Children and Domestic Violence
IMPACT ON CHILDREN
Domestic violence is a pattern of behavior that is used by one person to control the other person in a relationship. While many resources focus on the effects on the relationship, it is important to understand the impact that domestic violence has on children. Children can experience domestic violence in different ways and have a variety of behaviors to express their feelings.
How Children May Respond to Domestic Violence
Children can feel anxious from observing domestic violence and feel unsafe because they are unsure of when the next violent act may occur or what triggers the violent act. Due to this uncertainty, they can have a constant sense of worry for themselves and their family.
Children may feel rage and anger at family members if they believe they are triggering abuse.
Children may isolate themselves and withdraw from normal activities because of the trauma that they have experienced.
Some children may be able to find an outlet to express their concerns and feelings about domestic violence occurring around them. These outlets can include family, friends, teachers, counselors, cultural communities, faith communities, journals, or other options.

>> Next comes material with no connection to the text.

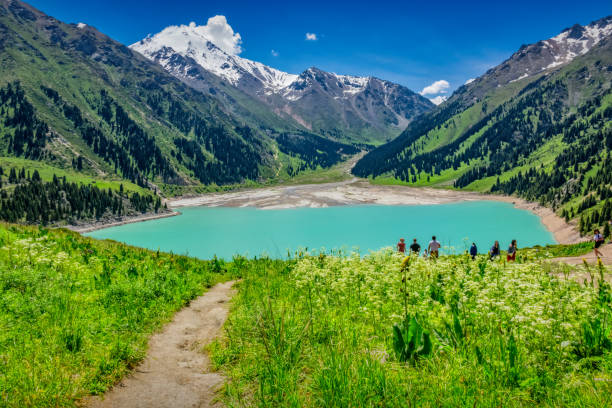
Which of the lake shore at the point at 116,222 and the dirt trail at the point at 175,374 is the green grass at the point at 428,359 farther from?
the lake shore at the point at 116,222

However, some children feel as if they must keep their trauma to themselves or do not feel comfortable in expressing their thoughts.

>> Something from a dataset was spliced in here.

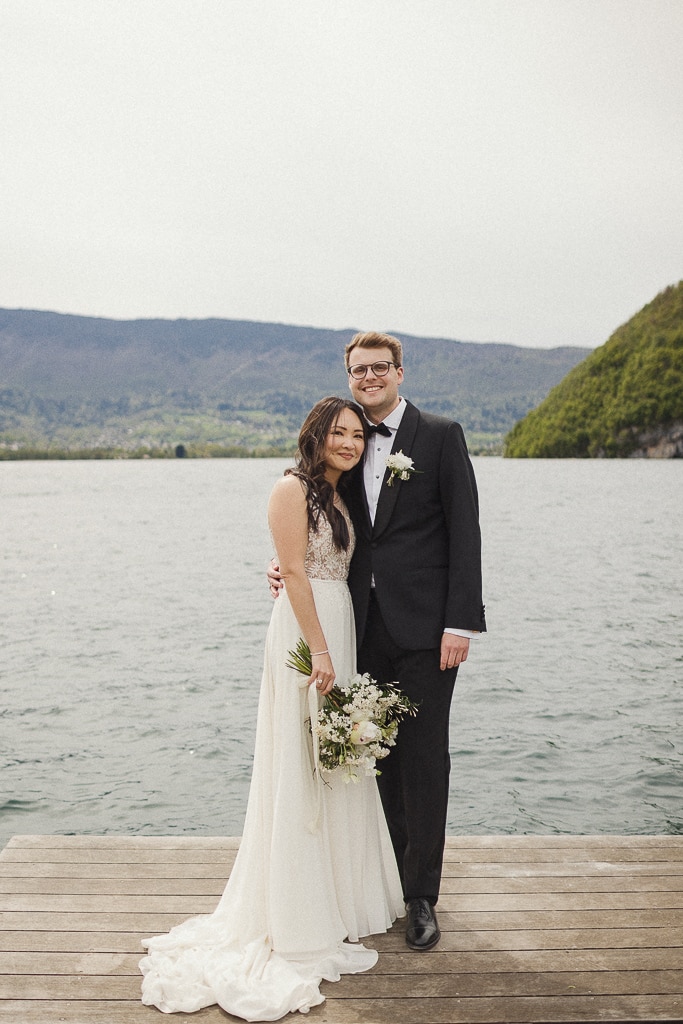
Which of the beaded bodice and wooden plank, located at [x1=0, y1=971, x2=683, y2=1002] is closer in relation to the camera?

Responses of Children Suffering from Domestic Violence
Like others in abusive situations, children may appear to be fine when in public. While they may appear to be in a stable situation, it is critical to understand warning signs that a child/children may be experiencing or observing domestic violence.
Acting out in class/school
Withdrawal from activities
Increased aggression with others
Stomachaches and headaches
Difficulties with sleeping
Wetting the bed
Poor school attendance and performance
Involvement in impulsive or risky behaviors
What Can I Say to Help a Child?
“This abuse was not your fault.”
“You can come to me if you want to talk.”
“I am here to listen and support you.”
“I am sorry that you had to experience that.”
“We can make a plan to help you if this happens again.”
“You are important and I care about you.”
“I can find adults that can help keep you safe.”
“What can I do to help you through this time?”